L’exposition monographique The Artwork as a Living System de Christa Sommerer & Laurent Mignonneau à l’OÖ Landes-Kultur de Linz en Autriche retrace trente années d’expérimentations artistiques. Parmi les plus anciennes, citons l’installation Interactive Plant Growing (1992) qui est devenue une pièce majeure de l’histoire des arts numériques. Effleurer les cinq plantes de l’espace physique revient à en activer les doubles virtuels vidéoprojetés. Nous nous sommes habitués à interagir sur notre environnement, pourtant, l’idée que ce soit au travers du vivant continue de nous émerveiller.

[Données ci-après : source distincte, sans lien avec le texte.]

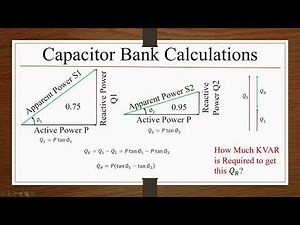 Capacitor Bank Design Calculations Complete | How much KVAR Required to improve Power Factor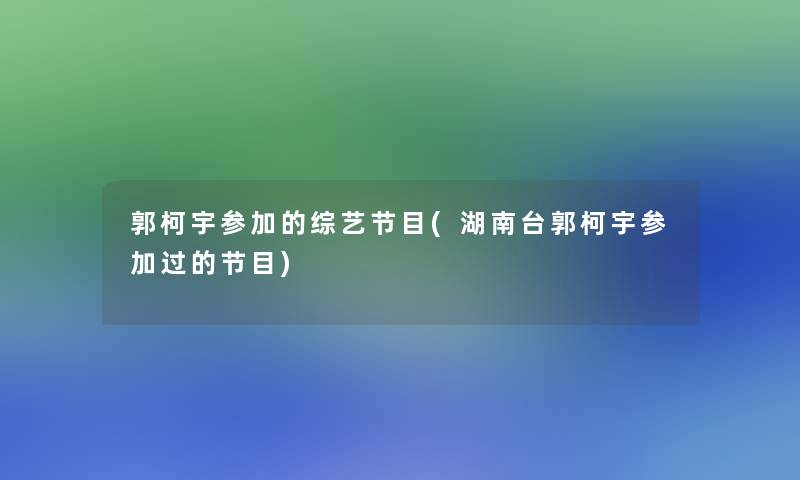 郭柯宇参加的综艺节目(湖南台郭柯宇参加过的节目)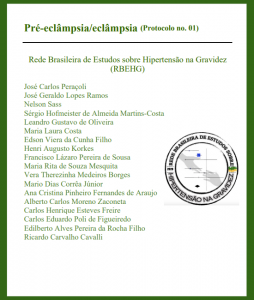 Pré-eclâmpsia/eclâmpsia (Protocolo no. 01) Rede Brasileira de Estudos sobre Hipertensão na Gravidez (RBEHG)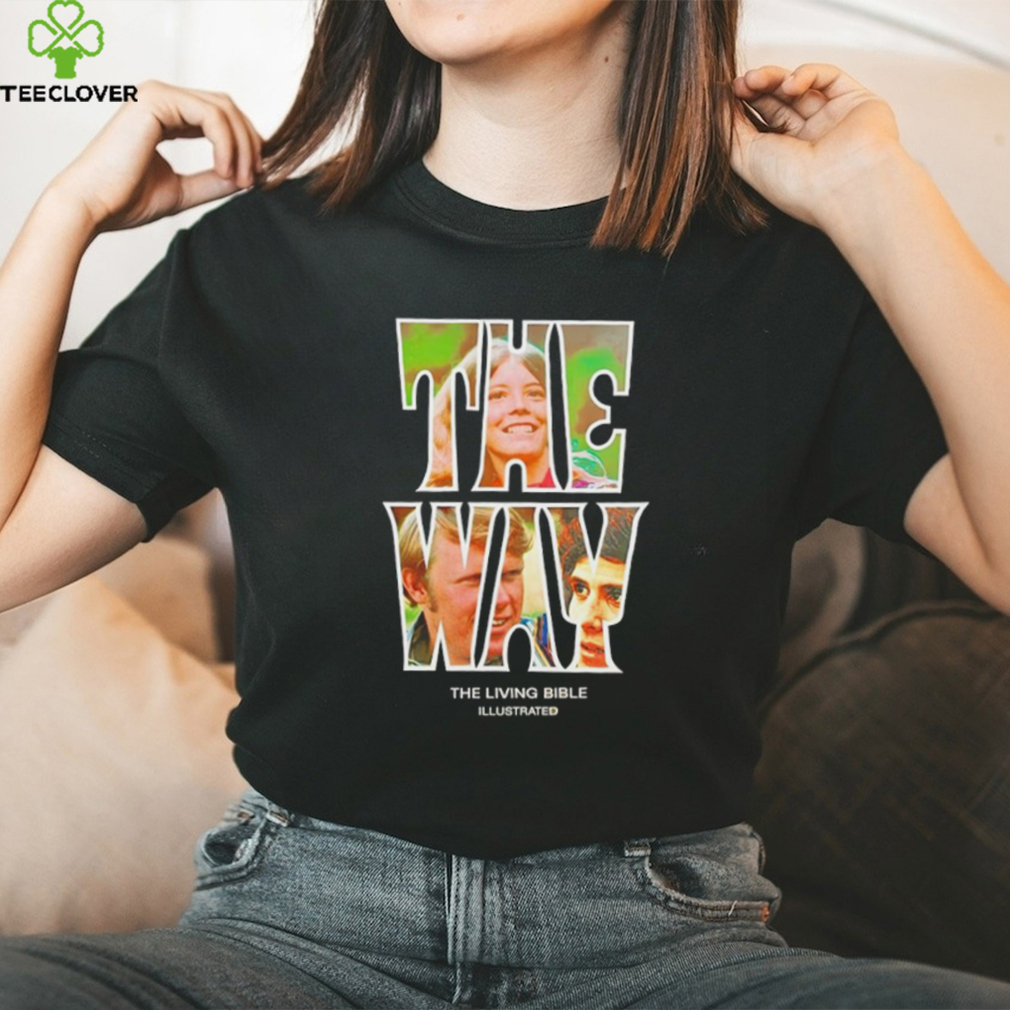 The Way the living bible shirt The Way the living bible shirt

L’interaction est au centre des pratiques développées par les deux artistes mais ce sont les contextes qui font évoluer les problématiques abordées. Car avec HAZE Express (1999), c’est sur le paysage se déroulant inéluctablement que l’on agit via la vitre d’un wagon. Or les philosophes des sciences comme Etienne Klein ont pour habitude de comparer le temps à un train dont nous ne serions que les passagers. Dans ce cas, le choix par le duo du décor d’un train pour agir symboliquement sur le temps, comme nous le faisons aujourd’hui si intuitivement avec les chronologies de nos interfaces, s’avère être d’une justesse absolue.
Au fil du temps, donc de l’évolution des technologies utilisées par Christa Sommerer & Laurent Mignonneau, leur esthétique aussi a changé. Avec Eau de Jardin (2004), par exemple, les spectatrices et spectateurs qui agissent encore sur les excroissances de plantes dans l’image interagissent plus globalement sur le vaste monde qui leur fait face. Celui-ci s’est éclairci, c’est-à-dire qu’une fine brume matinale a remplacé le fond noir des écrans à tubes cathodiques au travers desquels ils ont tant observé le monde qui se mettait en place, bien avant que ne se développe l’imaginaire des Métavers.

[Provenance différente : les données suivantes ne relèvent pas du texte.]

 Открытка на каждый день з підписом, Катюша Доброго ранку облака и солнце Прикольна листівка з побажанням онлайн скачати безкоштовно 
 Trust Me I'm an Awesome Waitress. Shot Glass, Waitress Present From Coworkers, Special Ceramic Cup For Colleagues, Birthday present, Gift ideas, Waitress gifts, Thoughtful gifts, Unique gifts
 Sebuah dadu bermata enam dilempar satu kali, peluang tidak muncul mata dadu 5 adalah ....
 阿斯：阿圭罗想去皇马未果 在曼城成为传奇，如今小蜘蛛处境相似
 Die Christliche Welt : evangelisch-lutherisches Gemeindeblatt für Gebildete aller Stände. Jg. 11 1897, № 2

Avec The Value of Art (2010), c’est sur le maché de l’art, ou plus exactement sur la valeur de l’art comme le titre nous l’indique, que les artistes se penchent avant que celle-ci ne devienne centrale à une autre tendance, celle des NFT pour Non Fungible Tokens. Les dispositifs techniques qui augmentent quelques peintures ainsi recyclées permettent de quantifier les temps que spectatrices et spectateurs passent à les observer. Cette économie de l’attention renvoyant à la pensée duchampienne qui veut que ce soit “le regardeur qui fasse l’œuvre », plutôt que la spéculation.
Enfin, avec People on the Fly (2016), c’est le public qui, entrant dans l’image de ce dispositif vidéo en circuit fermé, devient la composante essentielle de l’œuvre. Là, précisément, où nous sommes assaillis par des nuées de mouches virtuelles. Spectatrices et spectateurs initient alors quelques stratégies allant de l’attirance à l’évitement. Quand ce sont les insectes ou plutôt les algorithmes les faisant se mouvoir qui “en réalité” décident de leurs cibles. Ce dispositif résume à lui seul assez bien la démarche de Christa Sommerer & Laurent Mignonneau dont les créations sont à la croisée des actions des artistes eux-mêmes, des technologies de l’autonomie mises en place et des publics qui les activent.
Rédigé par Dominique Moulon pour ArtPress.